**Document excerpt**
━━━━━━━━━━━━━━━━━━━━━━━━━━━━━━

John Seroff: Incandescently upbeat Gleek fodder that won’t likely get a quarter of the critical love that Janelle Monae’s artsier stuff does, which is a bit of a shame. “Na Na Na” shares lots of the same DNA as, say, “Come Alive” but Chemical Romance dodges rock ’n’ roll pretension and spacechild mythologies in favor of forward thrust and Hedwig homage. So what if the lyrics read like a Punk 4 Dummies pop quiz? This shit’s gonna sound awesome on Guitar Hero.
[8]

Ian Mathers: However you feel about The Black Parade, it’s worth remembering that the music that made My Chemical Romance famous was much more concerned with the sort of things that make rock music sound awesome when you’re a teenager: melody, velocity, quotability. The, uh, “trailer” that’s up at YouTube doesn’t have me too optimistic about their new album as a whole (b-but Grant Morrison!), but “Na Na Na” isn’t just a return to their old form; it’s easily the best thing to hit rock radio in a long time.
[10]

Kat Stevens: “Of course they’re based on us,” announced Way on the band’s Twitter feed. “These guys just copied our style and songs, making a mockery of the whole business. Just look at the song they used on the closing credits where the kids dressed as sexy vampires are jumping up and down on the cars, symbolising the futility of repression. We did something just like that back in 2010.” Guest and Shearer have shrugged off Way’s criticisms. The pair have had a long history of parodying bands from various musical genres such as heavy metal (Spinal Tap, 1984), folk (A Mighty Wind, 2003) and neo-dubcrunk (Are You There Pitchfork It’s Me Kanye, 2013). “It was almost too easy,” said Guest. “We were worried it might not be funny, that people would think we were just being dicks. But we had so much fun making it that we couldn’t keep it to ourselves.” Mascara Dreams: Your Nightmares opens in cinemas from Friday.
[8]

16 Responses to “My Chemical Romance – Na Na Na (Na Na Na Na Na Na Na Na Na)”

  1. Too hooky? Come again?

  2. I should’ve manage to get to this over the weekend. HATE IT HATE HIS VOICE HATE THE HOOKS HATE THE CLUTTER HATE HATE HATE. Listening to this is exactly like being in a room full of hyperactive 12-year-old boys, I want to give it a clip around the ear.

━━━━━━━━━━━━━━━━━━━━━━━━━━━━━━

**Tasks to complete**
- a) Answer these questions about the reviews of My Chemical Romance's "Na Na Na":
(i) What score follows Ian Mathers's review?
(ii) Which film did Guest and Shearer make as a folk parody, and in what year?
(iii) On what video game does John Seroff say the song will sound awesome?
- b) Continue the reviews and comments on My Chemical Romance's "Na Na Na" from the point where they stop.

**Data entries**
━━━━━━━━━━━━━━━━━━━━━━━━━━━━━━

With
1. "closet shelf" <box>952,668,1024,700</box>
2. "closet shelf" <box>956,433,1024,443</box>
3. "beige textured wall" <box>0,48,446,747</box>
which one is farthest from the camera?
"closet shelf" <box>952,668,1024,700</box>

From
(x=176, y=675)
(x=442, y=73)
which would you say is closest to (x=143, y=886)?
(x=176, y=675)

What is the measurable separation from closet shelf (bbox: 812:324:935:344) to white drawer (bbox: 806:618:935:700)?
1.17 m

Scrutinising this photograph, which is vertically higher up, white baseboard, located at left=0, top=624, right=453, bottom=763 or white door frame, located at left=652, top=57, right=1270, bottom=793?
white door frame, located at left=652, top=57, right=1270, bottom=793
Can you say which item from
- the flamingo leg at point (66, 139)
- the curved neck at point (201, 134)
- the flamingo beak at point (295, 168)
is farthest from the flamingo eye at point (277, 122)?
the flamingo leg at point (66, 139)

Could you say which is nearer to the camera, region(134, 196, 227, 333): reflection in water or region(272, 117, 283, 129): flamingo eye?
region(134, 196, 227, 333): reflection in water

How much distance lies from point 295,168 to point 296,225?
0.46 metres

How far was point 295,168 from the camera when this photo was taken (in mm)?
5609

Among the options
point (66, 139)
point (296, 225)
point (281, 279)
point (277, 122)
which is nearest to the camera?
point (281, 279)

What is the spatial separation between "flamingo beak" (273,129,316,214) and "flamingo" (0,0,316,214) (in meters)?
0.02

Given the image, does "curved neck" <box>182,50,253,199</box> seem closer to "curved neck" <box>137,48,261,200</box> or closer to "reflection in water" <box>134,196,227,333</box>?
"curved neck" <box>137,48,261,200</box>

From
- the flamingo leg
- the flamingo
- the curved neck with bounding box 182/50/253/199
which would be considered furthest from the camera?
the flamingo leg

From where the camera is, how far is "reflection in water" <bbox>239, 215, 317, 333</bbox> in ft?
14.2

━━━━━━━━━━━━━━━━━━━━━━━━━━━━━━

**Results**
- a)
(i) 10
(ii) A Mighty Wind, 2003
(iii) Guitar Hero

- b)
    I’m guessing “too hooky” = too senselessly overstuffed? Hooks ? quality.

  3. Congrats to the new writers, by the way! In semi-related news, I see we’ve now got a Kat, a Katherine, and a Katie.

  4. xpost yeah the blurbs from the new faces are all stellar! Gotta step up my prose game..

  5. time for a steel cage match if you ask me

  6. I’m down for a cage match. Also, I’d be happy to change my name if the Kat/Katherine/Katie dynamic ever becomes too overwhelming for anyone.

  7. lex is like a vegetarian who goes to BBQ restaurants just so he can write an angry review on Yelp

  8. Well, it’s technically my middle name, so there’s that.

  9. katie’s not technically my real first name either :)
    I’d still jump into a cage with ya regardless.

  10. I’m ambivalent about the prospect of an all-Alex foxy boxing match, though.

  11. Kind of figured this is how this one would go down. Katie, I’m a little disappointed in you…

  12. Ian, the only reason you’re disappointed is because your name doesn’t start with “kat” and you were not invited into the cage.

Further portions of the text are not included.